### Raw data
■ ■ ■

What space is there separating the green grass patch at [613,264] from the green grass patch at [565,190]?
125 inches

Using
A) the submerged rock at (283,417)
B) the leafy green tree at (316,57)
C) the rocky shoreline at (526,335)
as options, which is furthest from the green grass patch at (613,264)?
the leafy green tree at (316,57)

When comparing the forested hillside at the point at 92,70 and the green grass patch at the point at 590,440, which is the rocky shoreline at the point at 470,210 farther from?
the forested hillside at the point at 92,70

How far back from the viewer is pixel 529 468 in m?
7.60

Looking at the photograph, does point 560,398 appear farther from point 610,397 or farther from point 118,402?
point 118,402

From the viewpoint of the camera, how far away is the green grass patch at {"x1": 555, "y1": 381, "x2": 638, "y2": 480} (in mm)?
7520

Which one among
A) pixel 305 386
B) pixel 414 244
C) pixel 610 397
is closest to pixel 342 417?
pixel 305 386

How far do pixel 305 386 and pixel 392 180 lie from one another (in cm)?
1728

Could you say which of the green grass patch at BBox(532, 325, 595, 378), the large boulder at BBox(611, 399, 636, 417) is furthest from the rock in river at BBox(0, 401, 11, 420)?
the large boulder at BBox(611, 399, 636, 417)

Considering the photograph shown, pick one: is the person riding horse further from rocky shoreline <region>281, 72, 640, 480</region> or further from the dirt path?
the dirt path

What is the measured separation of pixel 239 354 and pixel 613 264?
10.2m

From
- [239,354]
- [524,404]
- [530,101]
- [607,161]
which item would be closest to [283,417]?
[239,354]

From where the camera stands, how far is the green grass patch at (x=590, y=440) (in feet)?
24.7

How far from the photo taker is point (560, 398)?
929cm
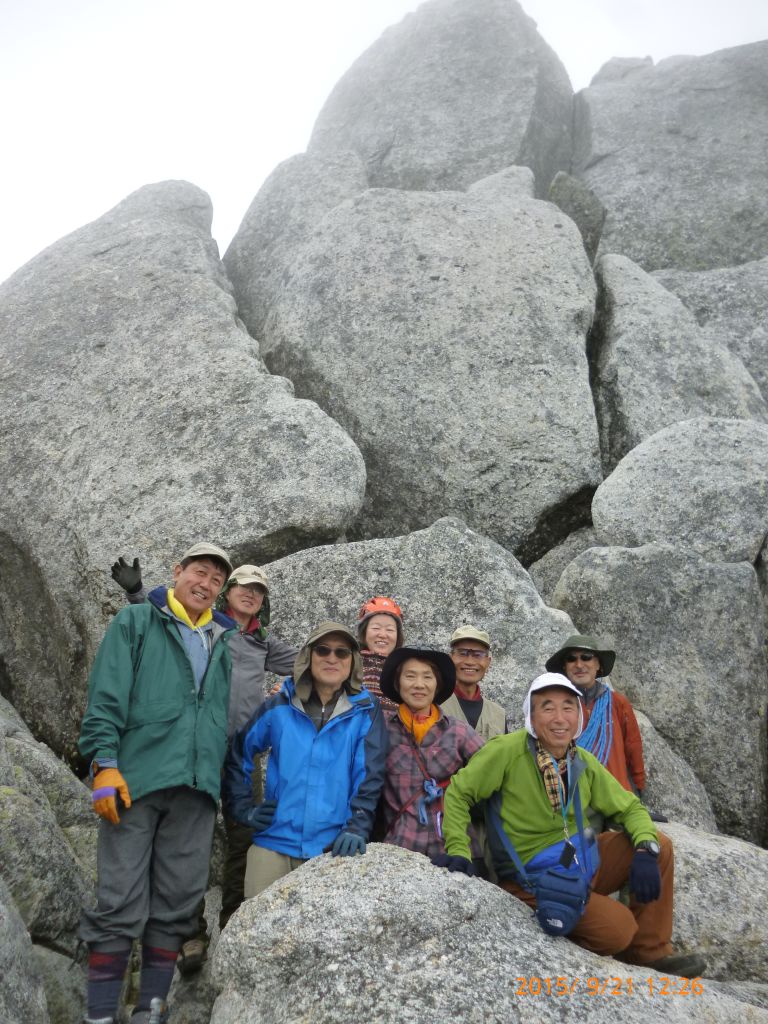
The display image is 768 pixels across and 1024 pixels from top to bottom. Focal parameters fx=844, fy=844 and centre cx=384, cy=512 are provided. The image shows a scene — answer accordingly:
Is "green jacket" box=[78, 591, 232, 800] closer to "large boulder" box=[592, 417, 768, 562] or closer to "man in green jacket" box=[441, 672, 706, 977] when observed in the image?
"man in green jacket" box=[441, 672, 706, 977]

■ ■ ■

### What to work on
Put the stretch of data from the line containing "How far from" through the end of the data into a two-column CSV with the header input,output. Give one row per data entry, with the text under input and its answer under output. Quote each field, replace line breaks with spaces, and leave the pictures out.

### Expected output
input,output
"How far from the photo taker is point (560, 398)?","929cm"
"The display image is 768 pixels across and 1024 pixels from top to bottom. Focal parameters fx=844, fy=844 and centre cx=384, cy=512 are provided. The image shows a scene — answer accordingly: Is ""green jacket"" box=[78, 591, 232, 800] closer to ""large boulder"" box=[592, 417, 768, 562] or closer to ""man in green jacket"" box=[441, 672, 706, 977] when observed in the image?","""man in green jacket"" box=[441, 672, 706, 977]"